▶ Trecho do texto:

Não é a primeira vez que o Rio de Janeiro, notório por sua irresponsável gestão fiscal e omisso em relação a reformas, recorre ao governo federal para não honrar acordos da dívida. O passivo do Estado atualmente alcança R$ 186 bilhões, incluindo os avais da União a seus financiamentos. A novidade está na ameaça de Castro de jogar a população fluminense contra Brasília e lavar suas mãos a propósito de qualquer responsabilidade sobre a crise fiscal.

É certo que o Rio de Janeiro sofre perda de arrecadação do ICMS desde a aprovação da Lei Complementar 194/2022, sob os auspícios do então candidato à reeleição Jair Bolsonaro, do mesmo PL de Castro. Ainda em vigor, a legislação reduz as alíquotas do ICMS sobre combustíveis, energia elétrica e telecomunicações. Houve perda de R$ 2,7 bilhões nessas receitas de janeiro a setembro deste ano. No total, a arrecadação estadual recuou em 5,2% em relação a igual período do ano passado.

O cenário não é muito diferente, quando se trata do ICMS, para os demais Estados. Sobretudo, aos que cortaram gastos nos últimos anos e conferiram maior eficiência a seus aparatos tributários para aliviar o peso da dívida com a União e apresentar à sociedade orçamentos factíveis. Há que considerar, entretanto, o fato de o próprio governo federal ter aberto a brecha para a rebeldia de Castro, a ser oportunamente explorada pelo Rio Grande do Sul e Goiás.

O Ministério da Fazenda esboçou em julho passado uma reformulação do Regime de Recuperação Fiscal (RRF), programa de alívio no pagamento de dívidas com a contrapartida de esforço para o reequilíbrio das contas públicas, no qual o trio de Estados está pendurado desde o ano passado. O rascunho previa mais facilidades aos endividados, em claro desrespeito às unidades federativas empenhadas no contínuo ajuste de suas contas, e atenderia à necessária reconstrução do pacto federativo, demolido pela gestão de Bolsonaro. O governo Lula, porém, sustou o envio do projeto de lei ao considerar a extrapolação de benesses pelo Congresso Nacional. Castro aproveita-se dessa sinalização.

Não há dúvidas sobre a mais nova crise fiscal do Rio Janeiro, acompanhada por outra, a da segurança pública no Complexo da Maré. Esse contexto certamente será avaliado pelo Ministério da Fazenda. Mas ceder, quando a própria União se contorce para atingir a meta de déficit zero em 2024, não reforçará o pacto federativo. Ao contrário, premiará unidades federativas negligentes no compromisso de ajuste de suas contas públicas.

▶ Material fornecido:
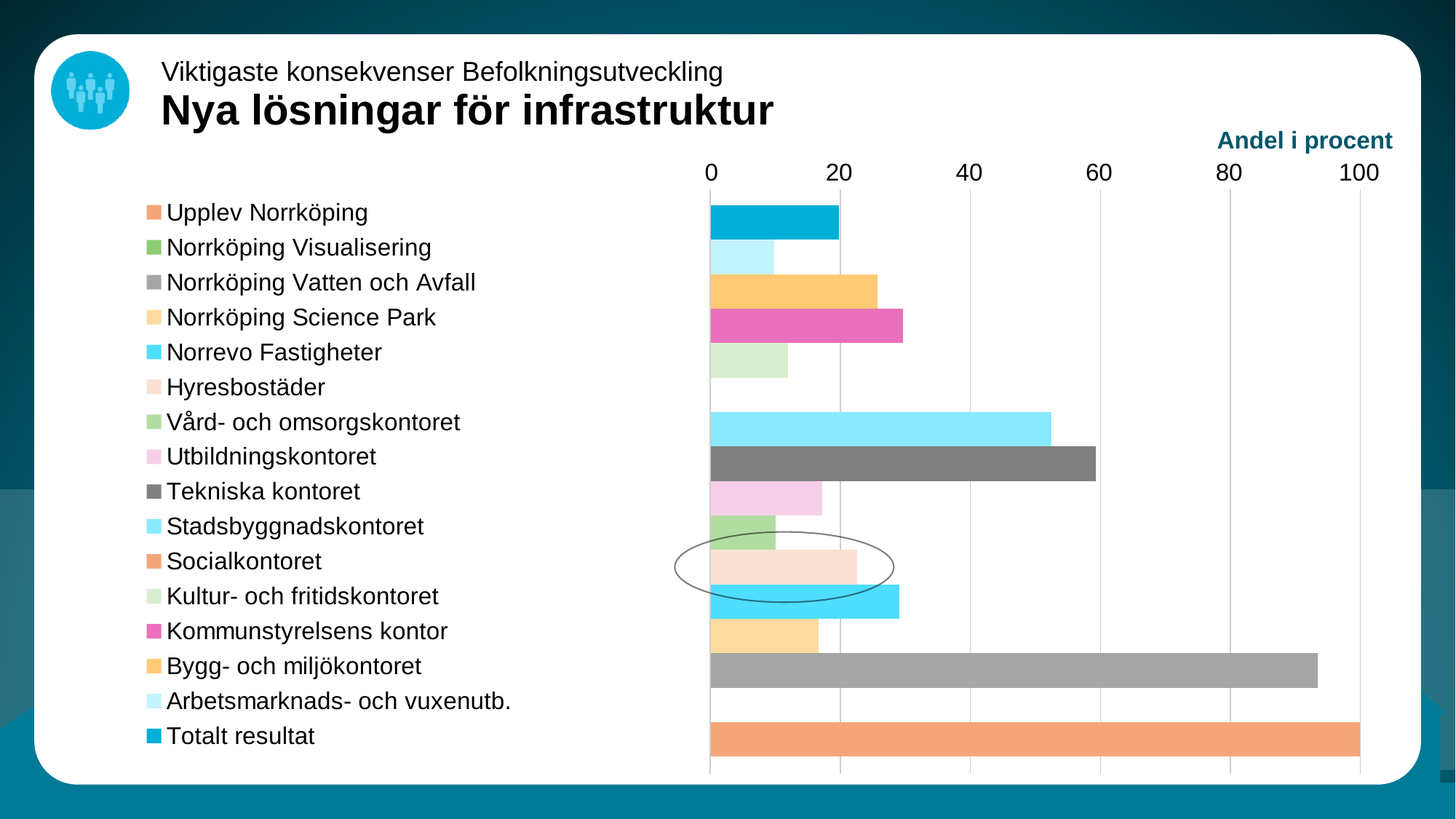
Is the value for Tekniska kontoret greater or less than 40? greater Which category has the highest value in the chart? Upplev Norrköping What kind of chart is shown on the slide? bar chart Which is larger, the value for Norrköping Vatten och Avfall or the value for Tekniska kontoret? Norrköping Vatten och Avfall Is the value for Norrköping Vatten och Avfall greater or less than 80? greater How many entries does the chart legend list? 16 What is the label shown above the horizontal axis of the chart? Andel i procent Which is larger, the value for Tekniska kontoret or the value for Stadsbyggnadskontoret? Tekniska kontoret Which is larger, the value for Kommunstyrelsens kontor or the value for Kultur- och fritidskontoret? Kommunstyrelsens kontor Is the value for Arbetsmarknads- och vuxenutb. greater or less than 20? less What is the value for Upplev Norrköping? 100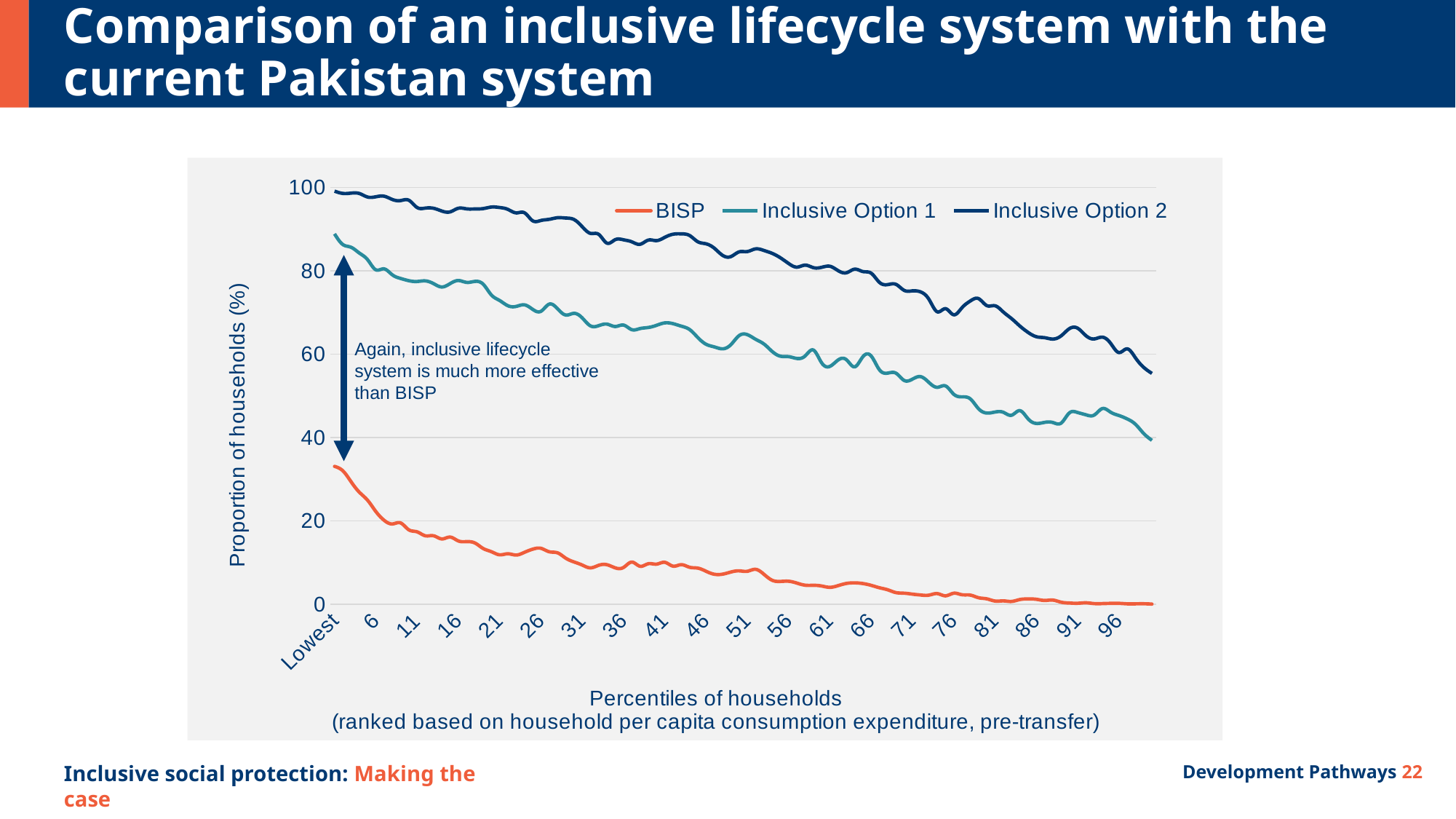
Is the value for BISP at percentile 51 greater or less than 20? less At the Lowest percentile, which is larger: the value for Inclusive Option 1 or the value for BISP? Inclusive Option 1 Is the value for Inclusive Option 2 at the Lowest percentile greater or less than 80? greater Do the values for Inclusive Option 2 rise or fall from the lowest percentile to the 96th? Fall What colour is the BISP line in the chart? Orange What kind of chart is shown on the slide? Line chart How many series does the chart's legend list? 3 Is the value for BISP at the Lowest percentile greater or less than 40? less Which series is plotted highest across all percentiles? Inclusive Option 2 What is the label of the chart's y axis? Proportion of households (%) Do the values for BISP rise or fall as the percentile increases along the x axis? Fall Which series is plotted lowest across all percentiles? BISP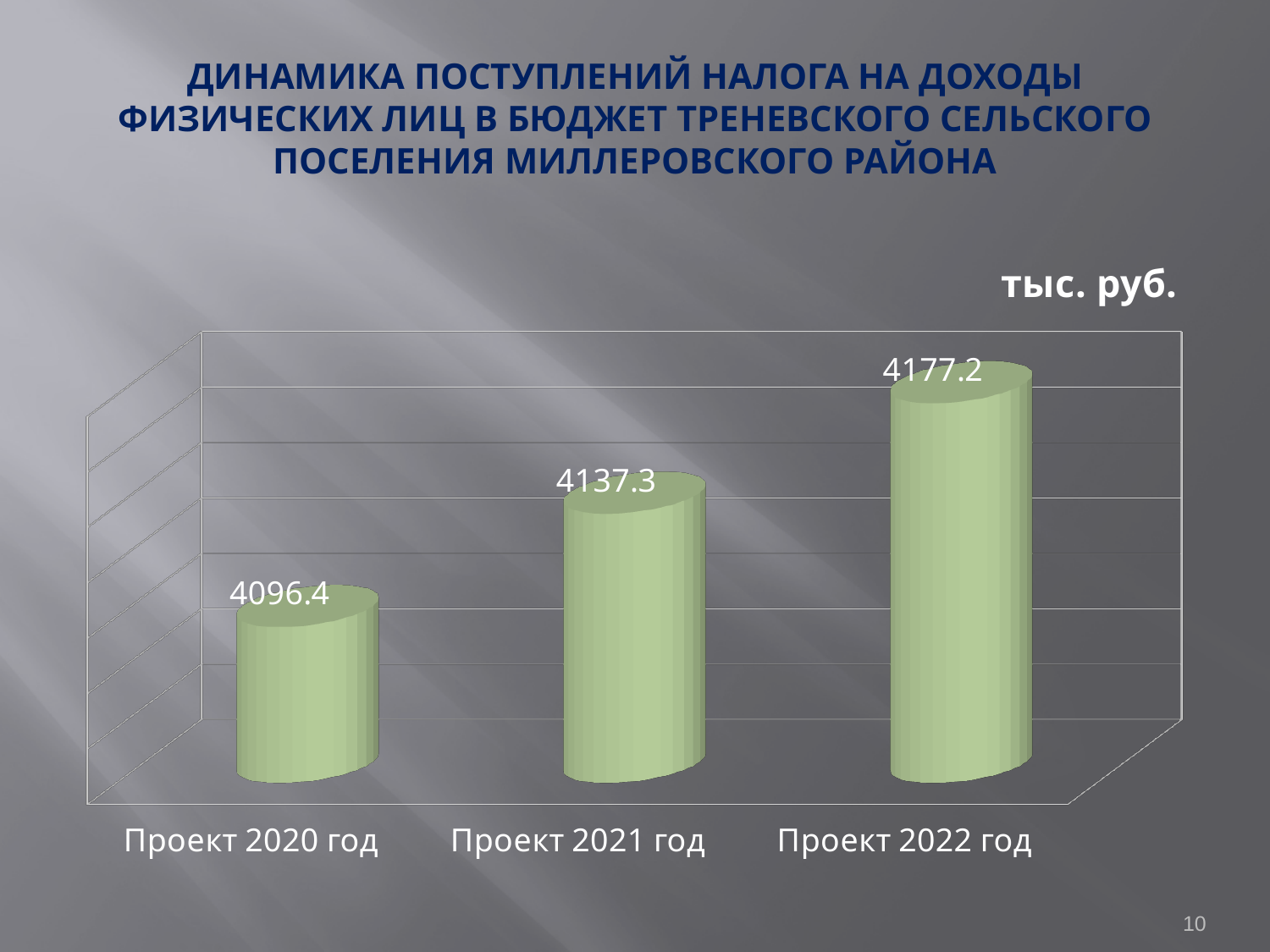
Which category has the lowest value? Проект 2020 год How many categories are shown in the chart? 3 What is the value for Проект 2020 год? 4096.4 What is the difference between the values for Проект 2021 год and Проект 2020 год? 40.9 Which is larger, the value for Проект 2021 год or Проект 2022 год? Проект 2022 год What is the value for Проект 2021 год? 4137.3 What is the value for Проект 2022 год? 4177.2 Which category has the highest value? Проект 2022 год Do the values rise or fall from Проект 2020 год to Проект 2022 год? Rise What kind of chart is shown on the slide? Bar chart What is the difference between the values for Проект 2022 год and Проект 2020 год? 80.8 What unit is indicated for the chart values? тыс. руб.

▶ Ação necessária:
Por favor, responda com base no trecho sobre a dívida do Rio de Janeiro:
(a) Qual é o valor atual do passivo do Estado, incluindo os avais da União?
(b) Quanto se perdeu nas receitas do ICMS de janeiro a setembro deste ano?
(c) Em que mês o Ministério da Fazenda esboçou a reformulação do Regime de Recuperação Fiscal?
O material acima não é necessário.

▶ Resposta:
(a) R$ 186 bilhões.
(b) R$ 2,7 bilhões.
(c) Em julho.